Что еще? Швейные, продолжая сживаться, продолжают существовать; их теперь уж три; Катерина Васильевна давно устроила свою; теперь много заменяет Веру Павловну в ее швейной, а скоро и вовсе должна будет заменить потому что в нынешнем году Вера Павловна, – простите ее, – действительно, будет держать экзамен на медика, и тогда ей уж вовсе некогда будет заниматься швейною. «Жаль, что нет возможности развиваться этим швейным: как они стали бы развиваться», говорит иногда Вера Павловна. Катерина Васильевна ничего не отвечает на это, только в глазах ее сверкает злое выражение. «Какая ты горячая, Катя; ты хуже меня, – говорит Вера Павловна. – А хорошо, что у твоего отца все‑таки что‑нибудь есть; это очень хорошо». – «Да, Верочка, это хорошо, все‑таки спокойнее за сына (следовательно, нее есть сын). «Впрочем, Катя, ты меня заставила, не знаю о чем думать. Мы проживем тихо и спокойно». Катерина Васильевна молчит. – «Да, Катя, ну, для меня скажи: да…» Катерина Васильевна смеется. «Это не зависит от моего «да» или «нет», а потому, в удовольствие тебе скажу: да, мы проживем спокойно».

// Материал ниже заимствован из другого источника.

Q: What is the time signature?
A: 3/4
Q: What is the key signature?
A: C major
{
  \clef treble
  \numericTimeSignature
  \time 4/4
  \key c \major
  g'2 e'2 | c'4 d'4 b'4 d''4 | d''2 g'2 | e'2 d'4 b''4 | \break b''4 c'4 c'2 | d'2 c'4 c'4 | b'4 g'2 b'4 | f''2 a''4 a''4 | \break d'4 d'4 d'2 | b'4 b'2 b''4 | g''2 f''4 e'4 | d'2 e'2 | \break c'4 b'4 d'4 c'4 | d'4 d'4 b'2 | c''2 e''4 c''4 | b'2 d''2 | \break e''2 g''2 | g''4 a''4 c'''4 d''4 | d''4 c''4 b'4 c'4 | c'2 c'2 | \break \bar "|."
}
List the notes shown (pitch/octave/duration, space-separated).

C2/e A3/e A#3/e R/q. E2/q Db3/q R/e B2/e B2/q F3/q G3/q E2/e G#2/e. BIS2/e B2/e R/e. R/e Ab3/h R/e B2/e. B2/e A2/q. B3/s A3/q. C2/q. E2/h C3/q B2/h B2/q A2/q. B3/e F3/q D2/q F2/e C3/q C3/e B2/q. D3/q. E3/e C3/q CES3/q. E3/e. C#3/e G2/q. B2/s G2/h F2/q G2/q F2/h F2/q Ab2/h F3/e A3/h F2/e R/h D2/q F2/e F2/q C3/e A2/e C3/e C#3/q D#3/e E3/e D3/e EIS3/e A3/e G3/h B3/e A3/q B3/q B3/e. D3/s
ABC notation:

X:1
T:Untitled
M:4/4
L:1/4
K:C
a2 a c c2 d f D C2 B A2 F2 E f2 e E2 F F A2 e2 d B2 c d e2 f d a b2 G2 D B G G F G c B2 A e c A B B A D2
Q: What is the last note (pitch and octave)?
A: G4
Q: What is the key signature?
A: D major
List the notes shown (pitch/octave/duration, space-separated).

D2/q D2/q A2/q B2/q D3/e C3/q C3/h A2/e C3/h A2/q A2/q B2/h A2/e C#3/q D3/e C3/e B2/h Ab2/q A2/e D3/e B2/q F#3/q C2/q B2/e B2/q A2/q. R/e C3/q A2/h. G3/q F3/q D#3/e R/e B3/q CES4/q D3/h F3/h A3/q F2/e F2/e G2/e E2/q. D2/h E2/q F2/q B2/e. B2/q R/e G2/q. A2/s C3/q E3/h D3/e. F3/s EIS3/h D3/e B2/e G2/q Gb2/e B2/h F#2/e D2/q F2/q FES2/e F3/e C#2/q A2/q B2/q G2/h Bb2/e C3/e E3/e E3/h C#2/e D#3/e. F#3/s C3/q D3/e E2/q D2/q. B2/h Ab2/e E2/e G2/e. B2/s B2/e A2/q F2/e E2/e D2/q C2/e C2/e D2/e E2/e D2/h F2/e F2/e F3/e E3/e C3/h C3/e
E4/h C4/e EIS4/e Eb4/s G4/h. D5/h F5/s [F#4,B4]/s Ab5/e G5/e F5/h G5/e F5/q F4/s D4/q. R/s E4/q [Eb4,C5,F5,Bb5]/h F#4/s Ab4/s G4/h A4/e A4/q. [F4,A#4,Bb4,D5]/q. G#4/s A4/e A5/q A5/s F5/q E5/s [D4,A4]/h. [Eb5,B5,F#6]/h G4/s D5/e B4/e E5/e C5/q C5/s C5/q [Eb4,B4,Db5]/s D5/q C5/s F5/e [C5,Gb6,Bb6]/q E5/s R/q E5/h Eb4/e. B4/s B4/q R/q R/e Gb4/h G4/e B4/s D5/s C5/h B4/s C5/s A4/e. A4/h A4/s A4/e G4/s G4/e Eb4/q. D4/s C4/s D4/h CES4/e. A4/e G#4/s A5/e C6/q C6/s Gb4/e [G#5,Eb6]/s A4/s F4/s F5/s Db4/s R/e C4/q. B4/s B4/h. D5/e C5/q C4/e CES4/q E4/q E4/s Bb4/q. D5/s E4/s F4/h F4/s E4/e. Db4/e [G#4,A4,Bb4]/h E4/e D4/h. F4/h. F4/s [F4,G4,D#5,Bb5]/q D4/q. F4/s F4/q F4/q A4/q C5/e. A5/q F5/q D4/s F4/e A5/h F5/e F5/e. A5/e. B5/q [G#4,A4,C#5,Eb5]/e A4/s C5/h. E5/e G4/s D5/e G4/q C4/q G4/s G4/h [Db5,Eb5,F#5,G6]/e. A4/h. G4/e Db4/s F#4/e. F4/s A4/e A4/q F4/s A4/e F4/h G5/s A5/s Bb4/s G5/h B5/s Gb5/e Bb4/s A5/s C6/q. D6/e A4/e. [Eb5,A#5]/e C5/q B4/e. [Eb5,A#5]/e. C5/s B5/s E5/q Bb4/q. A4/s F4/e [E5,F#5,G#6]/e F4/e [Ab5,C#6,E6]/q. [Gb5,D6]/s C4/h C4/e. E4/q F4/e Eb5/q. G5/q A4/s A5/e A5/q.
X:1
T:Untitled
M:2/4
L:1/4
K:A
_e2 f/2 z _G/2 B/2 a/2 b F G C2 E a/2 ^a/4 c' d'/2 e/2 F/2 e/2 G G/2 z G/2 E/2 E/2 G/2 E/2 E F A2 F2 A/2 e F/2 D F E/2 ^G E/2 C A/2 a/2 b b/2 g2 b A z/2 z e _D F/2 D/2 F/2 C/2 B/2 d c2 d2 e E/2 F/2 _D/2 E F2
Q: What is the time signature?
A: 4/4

И в самом деле, они все живут спокойно. Живут ладно и дружно, и тихо и шумно, и весело и дельно. Но из этого еще не следует, чтобы мой рассказ о них был кончен, нет. Они все четверо еще люди молодые, деятельные; и если их жизнь устроилась ладно и дружно, хорошо и прочно, то от этого она нимало не перестала быть интересною, далеко нет, и я еще имею рассказать о них много, и ручаюсь, что продолжение моего рассказа о них будет гораздо любопытнее того, что я рассказывал о них до сих пор.
XXIII
Они живут весело и дружно, работают и отдыхают, и наслаждаются жизнью, и смотрят на будущее если не без забот, то с твердою и совершенно основательной уверенностью, что чем дальше, тем лучше будет. Так прошло у них время третьего года и прошлого года, так идет у них и нынешний год, и зима нынешнего года уж почти проходила, снег начинал таять, и Вера Павловна спрашивала: «да будет ли еще хоть один морозный день, чтобы хоть еще раз устроить зимний пикник?», и никто не мог отвечать на ее вопрос, только день проходил за днем, все оттепелью, и с каждым днем вероятность зимнего пикника уменьшалась. Но вот, наконец! Когда уж была потеряна надежда, выпал снег, совершенно зимний, и не с оттепелью, а с хорошеньким, легким морозом; небо светлое, вечер будет отличный, – пикник! пикник! наскоро, собирать других некогда, – маленький без приглашений.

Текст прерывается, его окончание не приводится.